■ Work to be completed
Go to the line containing "Comparing the objects" below; retype it and all following lines exactly, and leave out the pictures.

[Spatial question entries]
▬▬▬

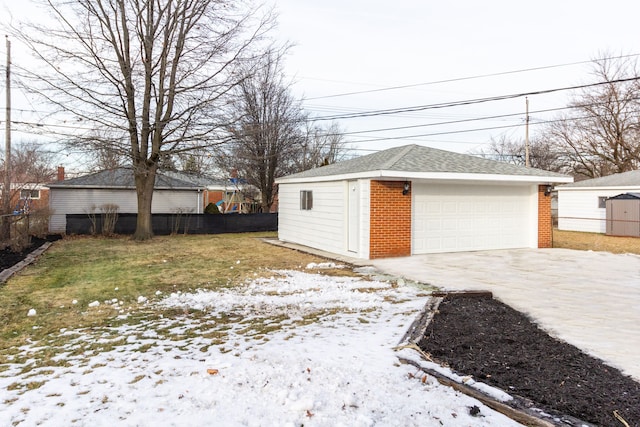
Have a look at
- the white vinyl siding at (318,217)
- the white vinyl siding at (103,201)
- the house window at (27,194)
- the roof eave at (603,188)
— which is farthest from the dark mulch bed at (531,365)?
the white vinyl siding at (103,201)

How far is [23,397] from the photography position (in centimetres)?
296

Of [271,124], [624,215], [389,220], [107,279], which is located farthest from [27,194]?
[624,215]

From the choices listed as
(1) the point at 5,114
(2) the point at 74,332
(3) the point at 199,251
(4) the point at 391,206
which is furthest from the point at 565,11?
(1) the point at 5,114

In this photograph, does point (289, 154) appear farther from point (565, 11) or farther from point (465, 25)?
point (565, 11)

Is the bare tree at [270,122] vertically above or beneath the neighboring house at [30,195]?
above

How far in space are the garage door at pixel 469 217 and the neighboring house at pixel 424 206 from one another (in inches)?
1.1

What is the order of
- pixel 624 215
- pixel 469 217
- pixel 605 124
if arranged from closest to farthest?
pixel 469 217 → pixel 624 215 → pixel 605 124

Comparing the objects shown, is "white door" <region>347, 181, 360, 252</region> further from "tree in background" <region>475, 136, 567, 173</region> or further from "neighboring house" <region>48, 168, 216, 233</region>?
"tree in background" <region>475, 136, 567, 173</region>

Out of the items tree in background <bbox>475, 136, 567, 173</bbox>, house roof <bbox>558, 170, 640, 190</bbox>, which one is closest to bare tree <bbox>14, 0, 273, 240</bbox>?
house roof <bbox>558, 170, 640, 190</bbox>

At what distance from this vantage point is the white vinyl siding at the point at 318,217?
11773 mm

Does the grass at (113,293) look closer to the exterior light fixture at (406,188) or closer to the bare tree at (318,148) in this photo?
the exterior light fixture at (406,188)

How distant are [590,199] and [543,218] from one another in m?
10.6

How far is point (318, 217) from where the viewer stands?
13.2 m

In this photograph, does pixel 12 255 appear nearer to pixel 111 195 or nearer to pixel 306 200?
pixel 306 200
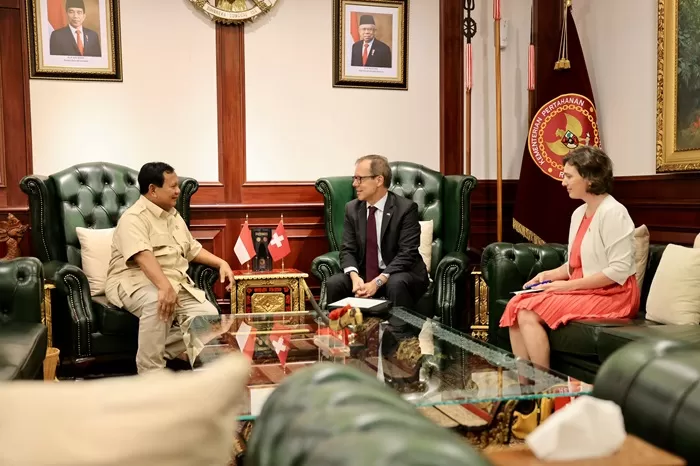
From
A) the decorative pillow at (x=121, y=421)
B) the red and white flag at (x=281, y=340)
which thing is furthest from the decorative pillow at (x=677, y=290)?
the decorative pillow at (x=121, y=421)

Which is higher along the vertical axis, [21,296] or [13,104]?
[13,104]

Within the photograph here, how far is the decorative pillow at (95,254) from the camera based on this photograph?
13.3 feet

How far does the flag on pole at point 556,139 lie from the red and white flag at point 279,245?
1.60 metres

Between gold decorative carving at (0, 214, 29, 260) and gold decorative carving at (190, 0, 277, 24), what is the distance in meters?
1.80

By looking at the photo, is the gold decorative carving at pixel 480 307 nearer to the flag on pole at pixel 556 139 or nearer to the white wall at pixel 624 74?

▬▬▬

■ Full response
Comparing the objects shown, is "white door" <region>347, 181, 360, 252</region> further from "tree in background" <region>475, 136, 567, 173</region> or further from "neighboring house" <region>48, 168, 216, 233</region>?
"tree in background" <region>475, 136, 567, 173</region>

Out of the items tree in background <bbox>475, 136, 567, 173</bbox>, house roof <bbox>558, 170, 640, 190</bbox>, which one is closest to bare tree <bbox>14, 0, 273, 240</bbox>?
house roof <bbox>558, 170, 640, 190</bbox>

At what distance from this vantage point is the white vinyl siding at the point at 318,217?
11773 mm

Does the grass at (113,293) look closer to the exterior light fixture at (406,188) or closer to the bare tree at (318,148) in this photo?
the exterior light fixture at (406,188)

How distant are [590,199] and [543,218] from one another in m?
10.6

How far is point (318, 217) from where the viewer stands?
13.2 m

In this photograph, does pixel 12 255 appear nearer to pixel 111 195 or nearer to pixel 306 200?
pixel 306 200
From
A) the decorative pillow at (x=121, y=421)
B) the red and white flag at (x=281, y=340)
which thing is furthest from the decorative pillow at (x=677, y=290)?
the decorative pillow at (x=121, y=421)

Which is higher along the vertical axis, [21,296] or [13,104]?
[13,104]

Within the photograph here, how far is the decorative pillow at (95,254) from the camera based on this photograph?
13.3 feet

How far does the flag on pole at point 556,139 lie from the red and white flag at point 279,245?
1.60 metres

Between gold decorative carving at (0, 214, 29, 260) and gold decorative carving at (190, 0, 277, 24), what is the distance in meters?
1.80

By looking at the photo, is the gold decorative carving at pixel 480 307 nearer to the flag on pole at pixel 556 139 or nearer to the white wall at pixel 624 74?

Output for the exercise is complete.